Deciding to Begin a Bold, New Chapter of Your Life Story
I chose the word deciding as the first in the title of this blog because I think you can make that decision and make it stick.
Deciding to move forward with a whole new level of energy and optimism isn’t supposed to be “a thing,” as teenagers and twenty-somethings now put it. It isn’t convention wisdom. Conventional wisdom dictates that stars need to align or that the mood has to strike you or that any number of internal hurdles must be cautiously navigated in order to move forward, powerfully, in a new direction.
As a psychiatrist, I know, of course, that unresolved, unconscious emotional turmoil can create resistance to change, not to mention profound suffering.

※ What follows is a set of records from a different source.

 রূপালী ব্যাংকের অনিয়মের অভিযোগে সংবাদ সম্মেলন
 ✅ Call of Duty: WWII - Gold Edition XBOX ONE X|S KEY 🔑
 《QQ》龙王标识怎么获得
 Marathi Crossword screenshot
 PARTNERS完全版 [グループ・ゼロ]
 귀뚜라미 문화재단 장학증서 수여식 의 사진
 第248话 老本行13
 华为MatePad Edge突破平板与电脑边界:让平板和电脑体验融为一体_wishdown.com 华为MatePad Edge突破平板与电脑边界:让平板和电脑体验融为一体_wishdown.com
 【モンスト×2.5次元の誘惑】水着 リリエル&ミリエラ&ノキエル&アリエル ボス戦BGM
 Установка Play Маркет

I am not negating the power of the past to cast long shadows into the future. And, yet, I also believe that the human mind can be given the permission and coaxed to find the courage to resolve to cast off the psychological shackles that would, otherwise, keep a person frozen in place, possibly for a lifetime.

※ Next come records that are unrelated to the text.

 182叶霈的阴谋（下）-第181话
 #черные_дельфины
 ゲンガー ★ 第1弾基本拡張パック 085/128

In order to make the decision to begin a bold, new chapter in your life story, it is important, from the start, to accept that moving forward could be painful—maybe extremely painful—but that the pain will not stop you. That perspective is critical because it creates some separation —cognitively and emotionally—between you and the discomfort of striking out in a new direction or with renewed resolve or despite the risk. And once your mind is given that breathing room, it can resolve to move forward in spite of the pain.
Yes, psychological suffering can—when you summon real intention—be seen as an outside force to tackle, not something that defines you. This is often true even for depression, by the way. It probably does no one any good to say, “I’m depressed.” That suggest you are that condition. Instead, it would be healthier to say, “I have a depression right now that’s really painful, but it’s not going to stop me.” Is that hard to do? You bet it is. Is it possible to do it? I believe it is.

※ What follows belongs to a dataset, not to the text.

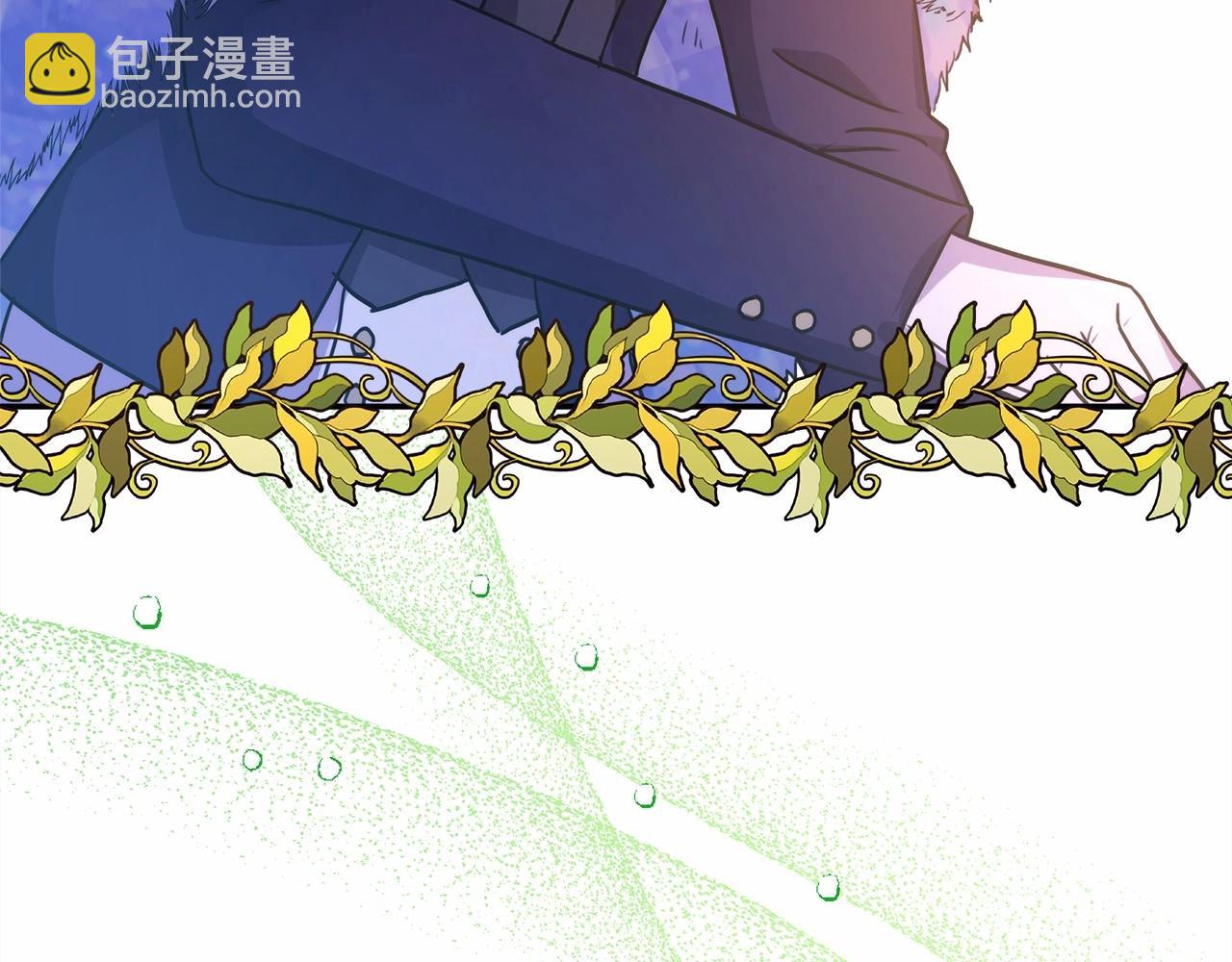 反正是歐風小甜漫 - 第25話 新的試煉即將開始(3/6) - 7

Accept that moving forward could be painful—maybe extremely painful—but that the pain will not stop you.
–Dr. Keith Ablow
Deciding to start a bold, new chapter in your life often brings pain with it because it is unfamiliar terrain, because it tests your self-esteem (Do I really have what it takes to do this?) and because leaving the familiar behind can trigger a kind of homesickness for what once was—even if it was suboptimal, or much worse than that.
Once you accept that moving forward may be painful, but that that won’t stop you, it’s time to let yourself get a little angry. There’s a kind of bloodlust aspect to moving forward to become a more complete version of yourself. You have to kill off the resistance in your way. You have to get pissed off at the tethers binding you to routine. You need the kind of warrior energy that hockey teams and football teams feel running onto the field to do battle with their adversaries.
Yes, psychological suffering can—when you summon real intention—be seen as an outside force to tackle, not something that defines you.
–Dr. Keith Ablow
Is there an adversary when you decide to begin a bold, new chapter of your life story? You bet there is. There’s more than one, in fact. There’s the self-defeating psychological call to stay in your lane, even if your lane is a rut. There are those around you who will tell you not to make waves. There are people who won’t agree your dream is reasonable or who reject your initial efforts or your work product.
Get fighting mad. And let that healthy anger grow in the space you’ve created between yourSELF and your pain. Let yourself swear at the resistance in your way. Tell it to screw itself, out loud. Get out of bed in the morning like you mean it, like you’re being called to the green to face an invading army. Because, you are.
Remember: Breaking the chains that bind you isn’t likely to feel good. It’s going to feel like your wrists and ankles might snap before the iron links do. But, being free of the chains . . . well, that’s a whole other feeling. It’s called feeling alive.